“Oh, he’s gone!” cried Millie, when she saw the beaver disappear. “I wish I could have him to take home! Maybe I’ll see him again! Anyhow, he was nice to shove my skate out to me!”

Millie sat down on the bank and began putting on the skate that had slipped off, causing her to fall. And, though she never guessed it, she was to see Toto again, and the beaver was to see how Millie and her grandmother were made happy.

“Well, Toto, where have you been?” asked his mother, when, some little time later, the beaver boy swam up to the front door of the stick house. “I’ve been looking all over for you!”

“I didn’t mean to stay away so long, Mother,” answered Toto, in beaver talk, of course. “But it was so slippery on the ice that, when I got to going, it was hard to stop. I tried to eat some bark, but it was full of stickers, and then I had an adventure.”

“What’s an adventure?” asked Sniffy, who was not quite so bold and daring as was Toto.

“It’s something that happens to you,” Toto answered.

“And what happened to you?” asked Mr. Beaver.

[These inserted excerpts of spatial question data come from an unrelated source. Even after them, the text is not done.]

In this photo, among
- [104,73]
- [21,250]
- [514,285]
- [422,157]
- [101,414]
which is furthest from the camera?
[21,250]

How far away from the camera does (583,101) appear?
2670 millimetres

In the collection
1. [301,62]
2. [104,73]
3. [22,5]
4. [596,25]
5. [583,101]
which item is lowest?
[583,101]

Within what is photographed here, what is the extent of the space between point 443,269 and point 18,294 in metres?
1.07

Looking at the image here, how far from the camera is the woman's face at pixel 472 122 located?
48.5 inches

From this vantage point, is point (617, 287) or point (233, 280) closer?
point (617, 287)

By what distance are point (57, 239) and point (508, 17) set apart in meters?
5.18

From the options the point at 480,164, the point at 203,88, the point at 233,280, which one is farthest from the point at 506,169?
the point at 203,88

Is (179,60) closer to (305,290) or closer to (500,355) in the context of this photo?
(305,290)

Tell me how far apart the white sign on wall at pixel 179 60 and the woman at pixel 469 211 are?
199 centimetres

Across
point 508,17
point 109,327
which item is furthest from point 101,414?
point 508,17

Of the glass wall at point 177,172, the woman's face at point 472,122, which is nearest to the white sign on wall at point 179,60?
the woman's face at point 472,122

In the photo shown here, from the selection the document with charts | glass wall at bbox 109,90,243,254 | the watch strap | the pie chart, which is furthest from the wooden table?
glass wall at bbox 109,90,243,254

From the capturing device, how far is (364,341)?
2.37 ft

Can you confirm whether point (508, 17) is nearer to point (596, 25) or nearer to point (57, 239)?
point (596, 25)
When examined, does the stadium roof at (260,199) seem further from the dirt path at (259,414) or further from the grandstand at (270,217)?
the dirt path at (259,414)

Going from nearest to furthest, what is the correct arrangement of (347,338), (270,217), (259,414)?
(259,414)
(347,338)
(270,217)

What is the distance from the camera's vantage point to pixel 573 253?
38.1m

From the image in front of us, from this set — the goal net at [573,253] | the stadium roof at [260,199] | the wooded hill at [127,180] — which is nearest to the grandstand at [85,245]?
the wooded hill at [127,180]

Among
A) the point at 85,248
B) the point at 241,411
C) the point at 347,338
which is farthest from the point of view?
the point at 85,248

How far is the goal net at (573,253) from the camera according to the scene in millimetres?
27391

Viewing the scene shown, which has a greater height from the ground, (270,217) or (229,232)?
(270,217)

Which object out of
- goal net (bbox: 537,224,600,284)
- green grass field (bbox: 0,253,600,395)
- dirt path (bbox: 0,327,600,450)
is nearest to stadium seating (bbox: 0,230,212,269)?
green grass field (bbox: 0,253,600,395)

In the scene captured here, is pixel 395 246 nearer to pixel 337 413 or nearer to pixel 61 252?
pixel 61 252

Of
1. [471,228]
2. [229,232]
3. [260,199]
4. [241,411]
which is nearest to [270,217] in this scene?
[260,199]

Toto told them about Millie’s skate coming off, though of course he did not call it a skate. He said it was a “trap.”

“You did well to hurry away,” said his father. “It’s lucky for you that you fell through the hole in the ice and could swim. Always, when you are in danger, get in the water if you can. Very few animals can swim as fast as we beavers swim. The water is the place for us, even though we have to go on land to gnaw down the trees for the dams we make.”

“Why do we have to make dams?” asked Sniffy.